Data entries
>>>>>

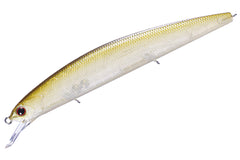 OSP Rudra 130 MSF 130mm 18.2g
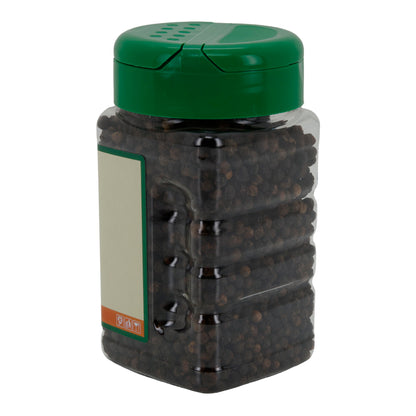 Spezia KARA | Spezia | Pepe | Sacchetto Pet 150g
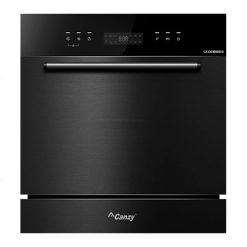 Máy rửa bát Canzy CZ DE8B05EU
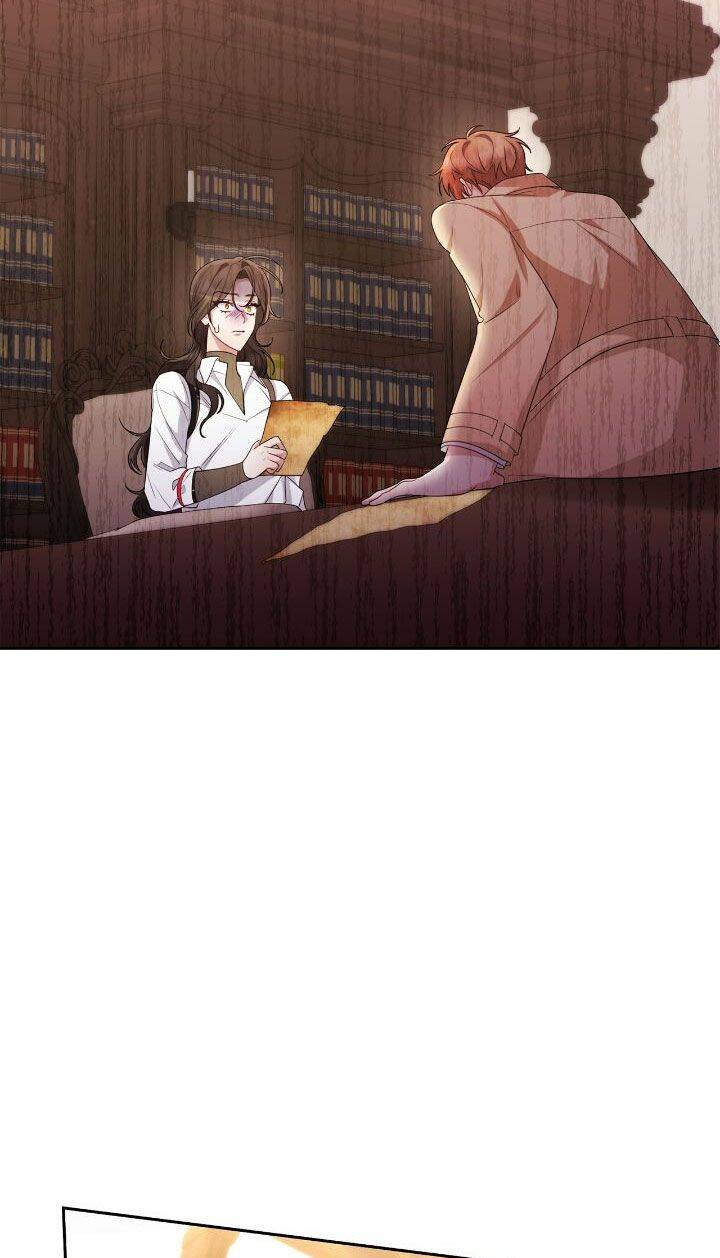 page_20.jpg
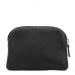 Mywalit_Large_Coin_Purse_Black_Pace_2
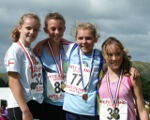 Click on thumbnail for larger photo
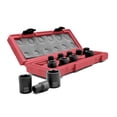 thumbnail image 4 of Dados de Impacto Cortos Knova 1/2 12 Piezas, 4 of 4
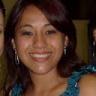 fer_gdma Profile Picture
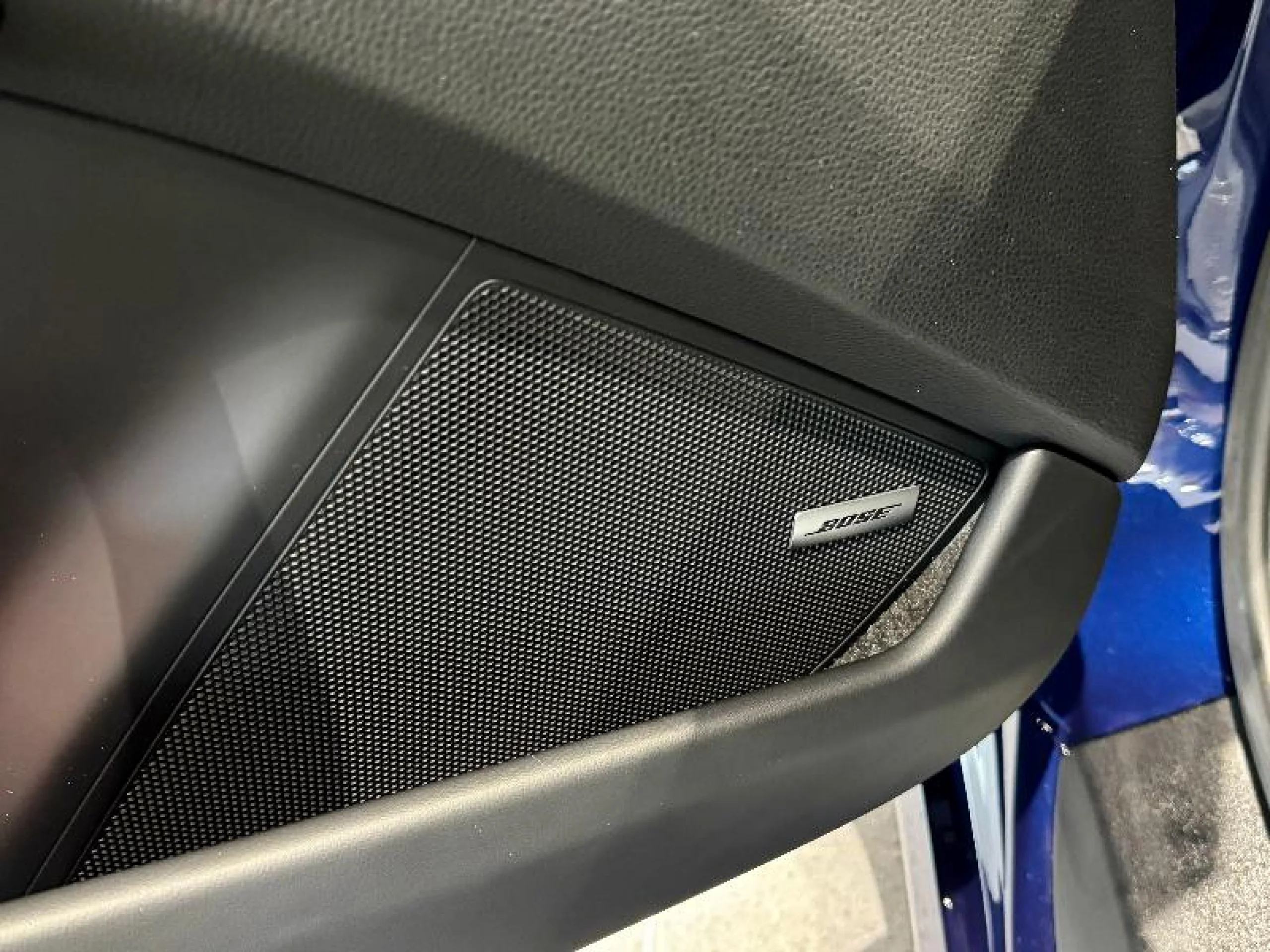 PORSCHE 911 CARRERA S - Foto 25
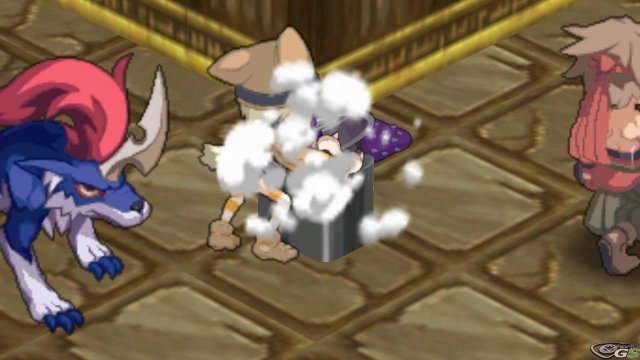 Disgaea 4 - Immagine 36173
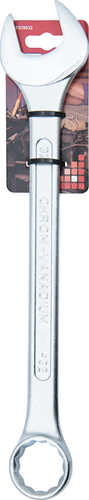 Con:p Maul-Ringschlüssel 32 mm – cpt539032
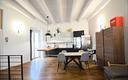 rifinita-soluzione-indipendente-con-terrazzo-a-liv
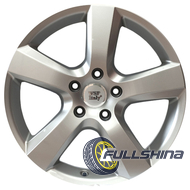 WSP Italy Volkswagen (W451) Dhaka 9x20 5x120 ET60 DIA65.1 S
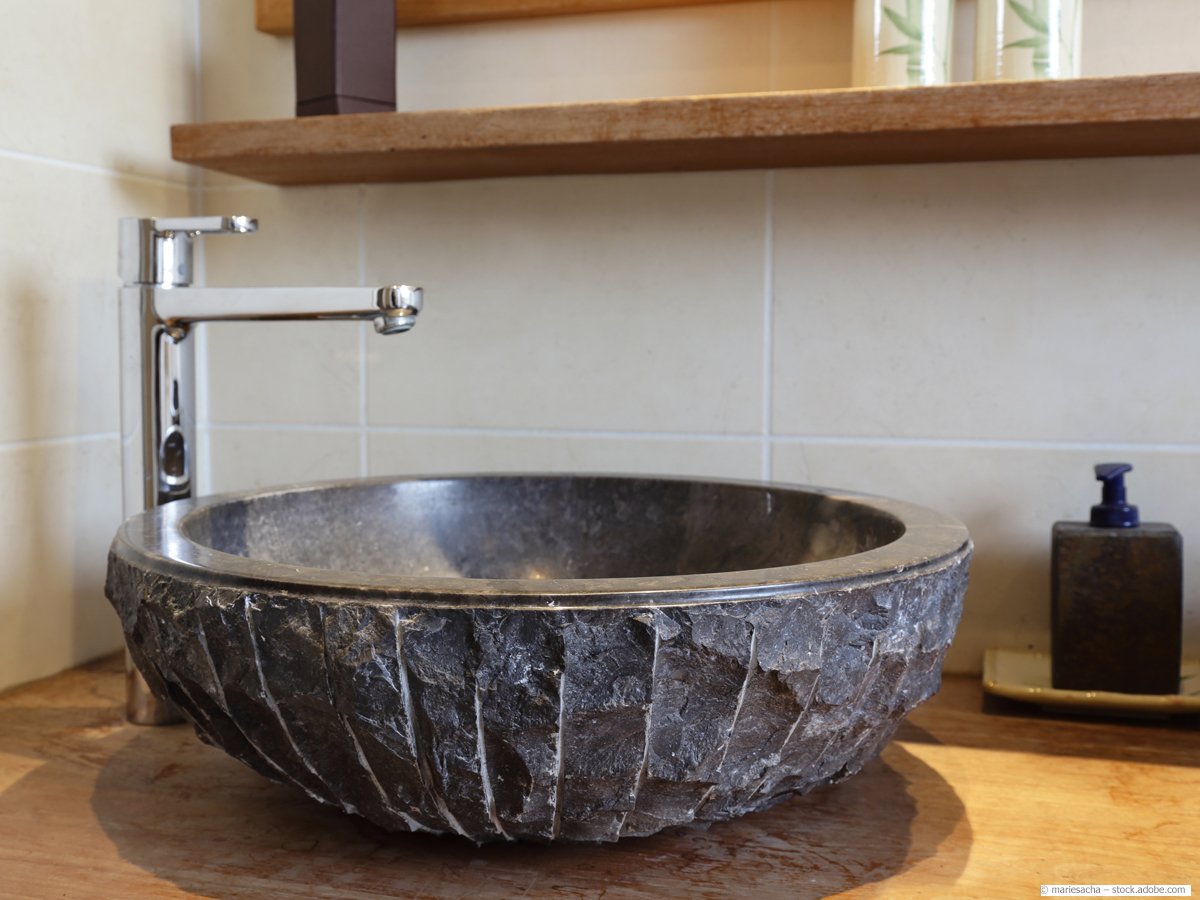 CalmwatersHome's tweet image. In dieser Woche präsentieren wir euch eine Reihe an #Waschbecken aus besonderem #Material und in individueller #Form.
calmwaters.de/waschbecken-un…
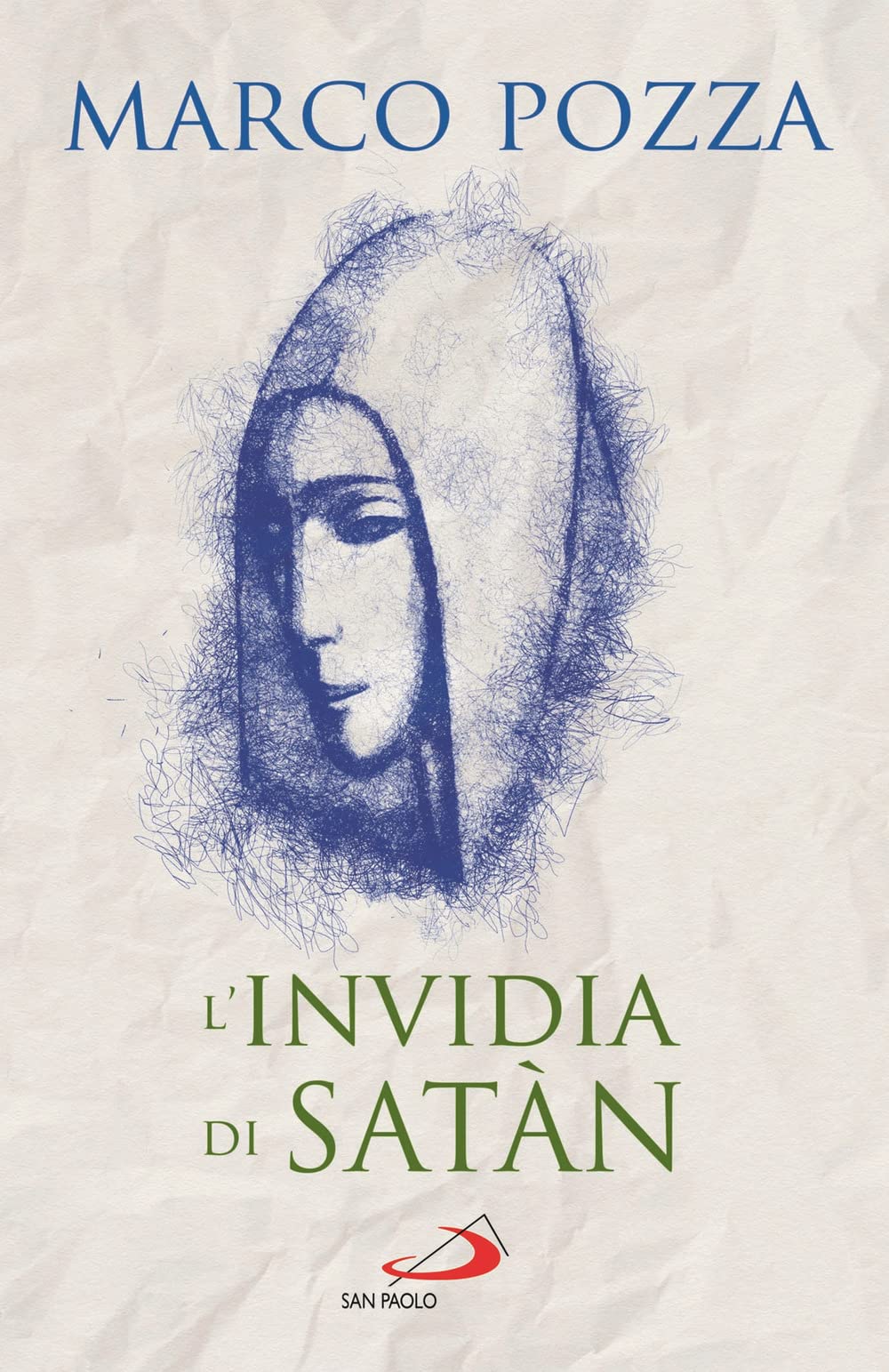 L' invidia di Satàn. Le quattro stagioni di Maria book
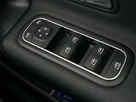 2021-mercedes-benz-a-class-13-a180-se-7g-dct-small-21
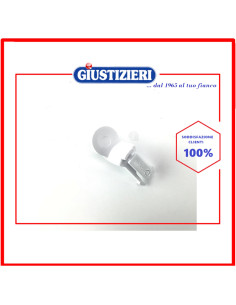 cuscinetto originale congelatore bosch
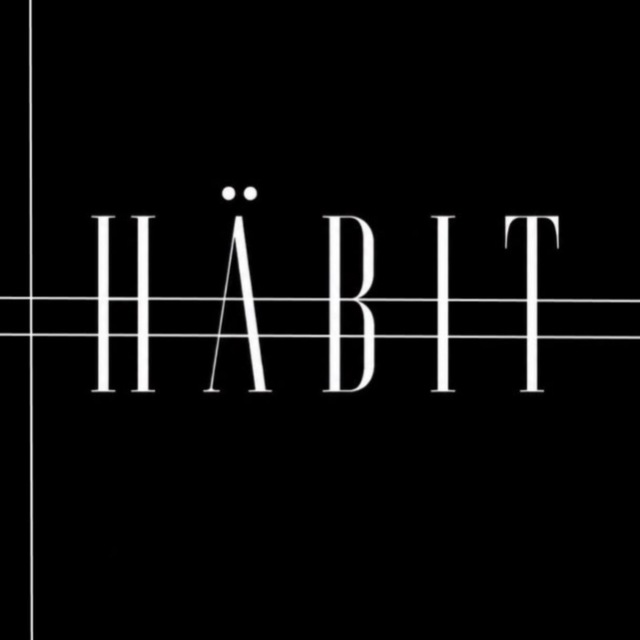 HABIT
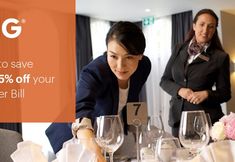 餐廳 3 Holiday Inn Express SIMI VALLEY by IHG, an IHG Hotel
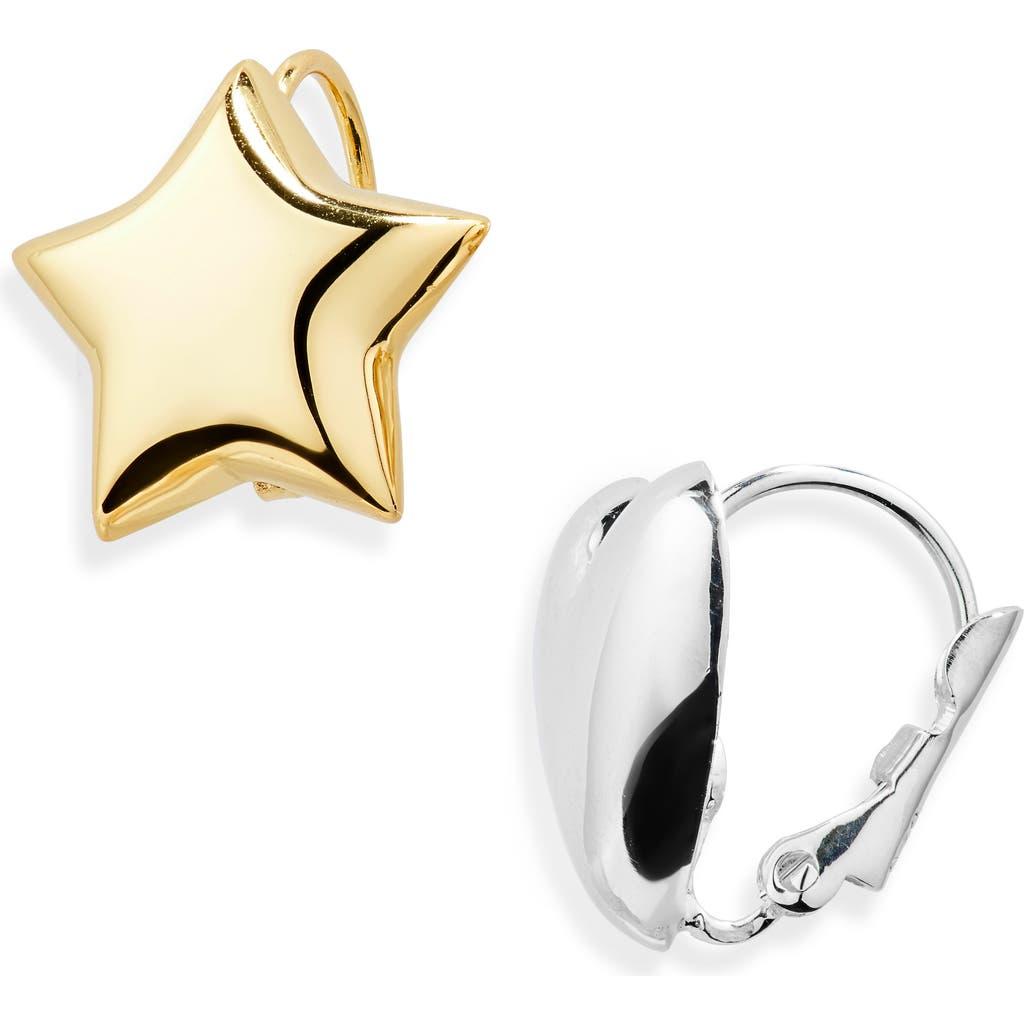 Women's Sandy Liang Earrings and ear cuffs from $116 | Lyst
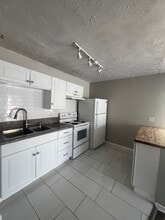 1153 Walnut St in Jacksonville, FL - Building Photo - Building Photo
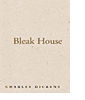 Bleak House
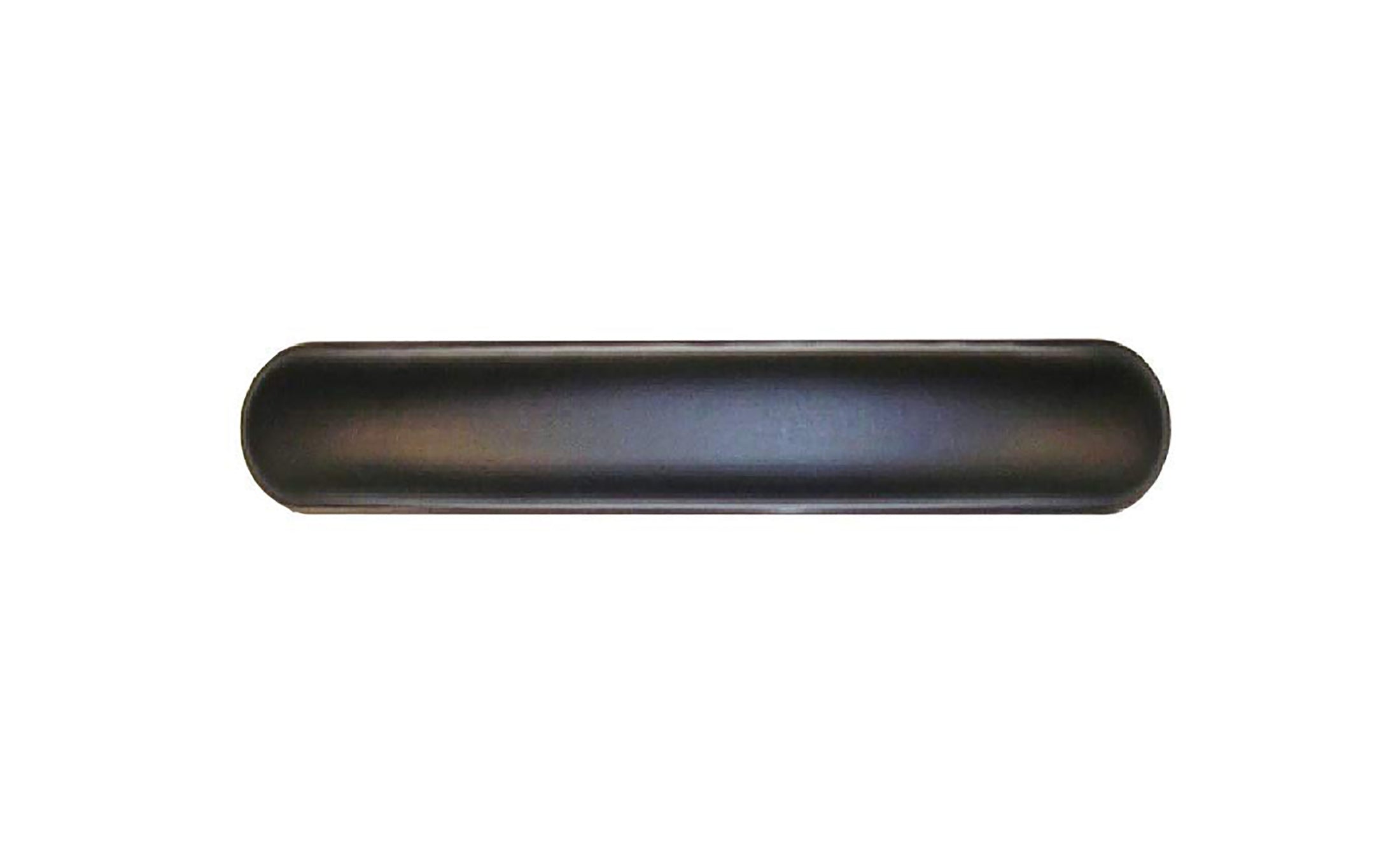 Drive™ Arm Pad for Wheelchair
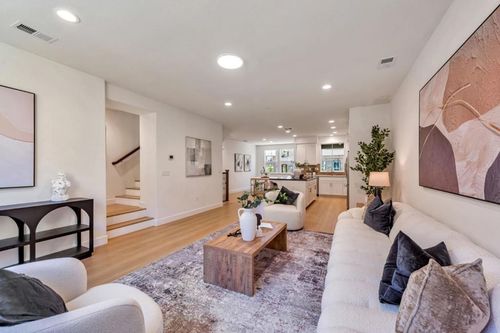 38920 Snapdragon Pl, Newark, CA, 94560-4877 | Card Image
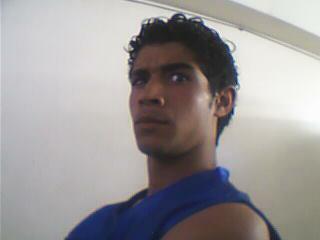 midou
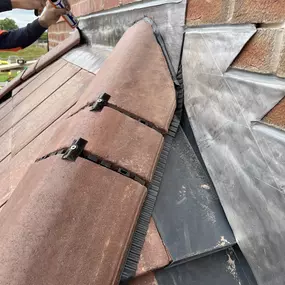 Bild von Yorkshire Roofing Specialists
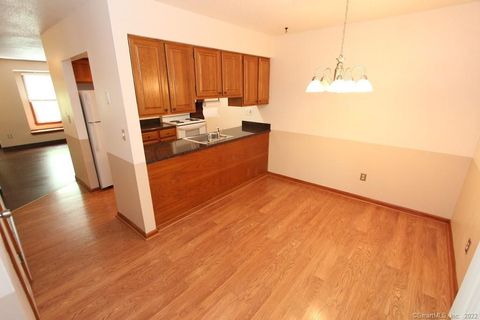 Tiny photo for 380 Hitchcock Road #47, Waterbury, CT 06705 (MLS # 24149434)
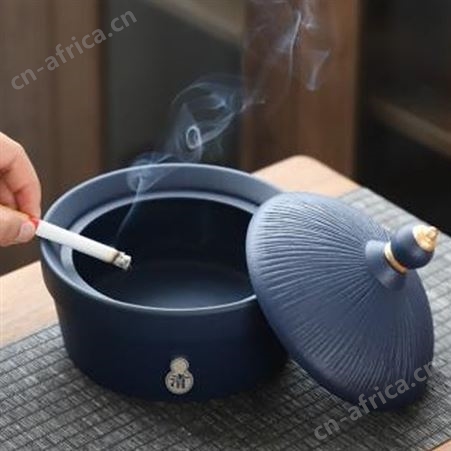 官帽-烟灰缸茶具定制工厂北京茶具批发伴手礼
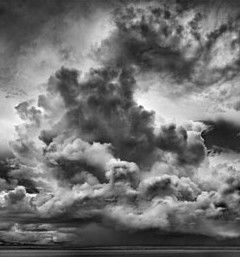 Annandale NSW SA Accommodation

<<<<<

Exercise requirements
Print all the lines above exactly as they are, but without the pictures.

Answer to the problem
 OSP Rudra 130 MSF 130mm 18.2g
 Spezia KARA | Spezia | Pepe | Sacchetto Pet 150g
 Máy rửa bát Canzy CZ DE8B05EU
 page_20.jpg
 Mywalit_Large_Coin_Purse_Black_Pace_2
 Click on thumbnail for larger photo
 thumbnail image 4 of Dados de Impacto Cortos Knova 1/2 12 Piezas, 4 of 4
 fer_gdma Profile Picture
 PORSCHE 911 CARRERA S - Foto 25
 Disgaea 4 - Immagine 36173
 Con:p Maul-Ringschlüssel 32 mm – cpt539032
 rifinita-soluzione-indipendente-con-terrazzo-a-liv
 WSP Italy Volkswagen (W451) Dhaka 9x20 5x120 ET60 DIA65.1 S
 CalmwatersHome's tweet image. In dieser Woche präsentieren wir euch eine Reihe an #Waschbecken aus besonderem #Material und in individueller #Form.
calmwaters.de/waschbecken-un…
 L' invidia di Satàn. Le quattro stagioni di Maria book
 2021-mercedes-benz-a-class-13-a180-se-7g-dct-small-21
 cuscinetto originale congelatore bosch
 HABIT
 餐廳 3 Holiday Inn Express SIMI VALLEY by IHG, an IHG Hotel
 Women's Sandy Liang Earrings and ear cuffs from $116 | Lyst
 1153 Walnut St in Jacksonville, FL - Building Photo - Building Photo
 Bleak House
 Drive™ Arm Pad for Wheelchair
 38920 Snapdragon Pl, Newark, CA, 94560-4877 | Card Image
 midou
 Bild von Yorkshire Roofing Specialists
 Tiny photo for 380 Hitchcock Road #47, Waterbury, CT 06705 (MLS # 24149434)
 官帽-烟灰缸茶具定制工厂北京茶具批发伴手礼
 Annandale NSW SA Accommodation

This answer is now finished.